Work order 1:
List every key set directly under the [project] heading in the packaging tutorial's sample configuration, in the order they appear.
Work order 2:
According to the packaging tutorial, which older file does `pyproject.toml` replace?

-------- Excerpted text --------

Step 2: Configure `pyproject.toml`

This file will hold your project's metadata (name, version, description, dependencies, etc.).

It replaces the old `setup.py` (RIP). It's essential if you want your project to be installed correctly, locally or via pypi.

[project]

name = "your-module-pythonium"

version = "0.1.0"

description = "an example python module published on pypi"

authors = [

  { name="your name", email="your@email.com" }

]

readme = "README.md"

license = {text = "MIT"}

dependencies = []

[build-system]

requires = ["setuptools>=61.0"]

build-backend = "setuptools.build_meta"

The name has to be unique on pypi, so you might need to add a prefix or suffix (like `monmodule-pythonium` or whatever).

Also, it's a good habit to tag versions (`version = "0.1.1"`, etc.) when you make updates. Otherwise, developers won't know what version they're using.

Step 3: Build the package

Make sure you have `build` installed:

pip install build

Then generate your package:

python -m build

You'll see two files appear in the `dist/` folder:

  • a `.tar.gz` (source)

-------- Extracted data --------

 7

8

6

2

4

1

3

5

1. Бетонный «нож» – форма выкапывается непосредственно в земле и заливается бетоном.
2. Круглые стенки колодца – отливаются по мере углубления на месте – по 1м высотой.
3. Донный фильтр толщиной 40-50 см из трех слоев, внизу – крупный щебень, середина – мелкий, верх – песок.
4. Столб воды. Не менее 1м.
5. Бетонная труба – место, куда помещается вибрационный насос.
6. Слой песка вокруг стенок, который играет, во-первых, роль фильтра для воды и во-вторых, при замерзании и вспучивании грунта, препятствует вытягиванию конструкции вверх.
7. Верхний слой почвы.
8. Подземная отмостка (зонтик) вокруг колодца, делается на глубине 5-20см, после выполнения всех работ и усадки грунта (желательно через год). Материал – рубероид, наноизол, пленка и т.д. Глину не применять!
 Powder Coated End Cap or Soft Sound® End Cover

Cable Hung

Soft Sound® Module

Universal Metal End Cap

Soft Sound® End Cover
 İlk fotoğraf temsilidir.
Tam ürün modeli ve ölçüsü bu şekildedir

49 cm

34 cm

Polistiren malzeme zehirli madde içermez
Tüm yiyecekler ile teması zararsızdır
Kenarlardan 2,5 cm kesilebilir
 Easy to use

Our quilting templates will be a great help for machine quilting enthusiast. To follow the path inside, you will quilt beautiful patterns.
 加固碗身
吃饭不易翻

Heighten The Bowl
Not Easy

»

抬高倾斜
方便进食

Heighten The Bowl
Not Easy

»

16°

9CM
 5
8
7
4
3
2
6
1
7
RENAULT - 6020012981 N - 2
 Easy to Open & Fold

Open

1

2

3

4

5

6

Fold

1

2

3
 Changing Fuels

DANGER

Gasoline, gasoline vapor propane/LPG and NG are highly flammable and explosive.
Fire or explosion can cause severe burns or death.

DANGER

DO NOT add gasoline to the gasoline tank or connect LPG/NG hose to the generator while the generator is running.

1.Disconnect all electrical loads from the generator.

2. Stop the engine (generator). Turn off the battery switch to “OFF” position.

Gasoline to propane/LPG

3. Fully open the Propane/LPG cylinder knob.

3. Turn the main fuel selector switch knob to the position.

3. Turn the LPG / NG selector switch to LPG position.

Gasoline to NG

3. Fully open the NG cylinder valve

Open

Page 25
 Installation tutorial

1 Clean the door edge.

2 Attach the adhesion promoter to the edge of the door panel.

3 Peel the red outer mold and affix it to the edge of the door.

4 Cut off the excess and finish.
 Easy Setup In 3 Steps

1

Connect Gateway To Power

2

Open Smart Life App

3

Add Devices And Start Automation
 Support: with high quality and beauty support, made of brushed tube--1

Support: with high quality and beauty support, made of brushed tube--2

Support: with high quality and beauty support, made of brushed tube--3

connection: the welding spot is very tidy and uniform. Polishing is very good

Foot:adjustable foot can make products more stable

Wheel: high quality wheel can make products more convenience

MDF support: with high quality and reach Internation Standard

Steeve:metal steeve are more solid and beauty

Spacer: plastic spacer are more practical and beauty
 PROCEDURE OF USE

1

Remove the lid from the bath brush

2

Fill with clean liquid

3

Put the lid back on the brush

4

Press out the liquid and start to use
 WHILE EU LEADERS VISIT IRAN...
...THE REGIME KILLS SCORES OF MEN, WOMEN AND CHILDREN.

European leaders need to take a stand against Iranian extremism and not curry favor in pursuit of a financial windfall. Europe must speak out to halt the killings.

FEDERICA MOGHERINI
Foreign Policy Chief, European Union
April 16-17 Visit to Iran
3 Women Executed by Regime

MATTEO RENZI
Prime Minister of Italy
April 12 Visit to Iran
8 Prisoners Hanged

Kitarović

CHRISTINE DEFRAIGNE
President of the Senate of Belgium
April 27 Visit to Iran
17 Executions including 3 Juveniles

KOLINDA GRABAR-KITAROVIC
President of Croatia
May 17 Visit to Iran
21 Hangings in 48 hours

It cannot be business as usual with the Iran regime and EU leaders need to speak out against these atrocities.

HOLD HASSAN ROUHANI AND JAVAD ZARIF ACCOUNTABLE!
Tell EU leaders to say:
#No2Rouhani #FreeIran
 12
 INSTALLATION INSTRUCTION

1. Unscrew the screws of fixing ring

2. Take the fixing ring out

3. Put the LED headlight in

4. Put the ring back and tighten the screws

--------

Exercise response 1:
name, version, description, authors, readme, license, dependencies

Exercise response 2:
`setup.py`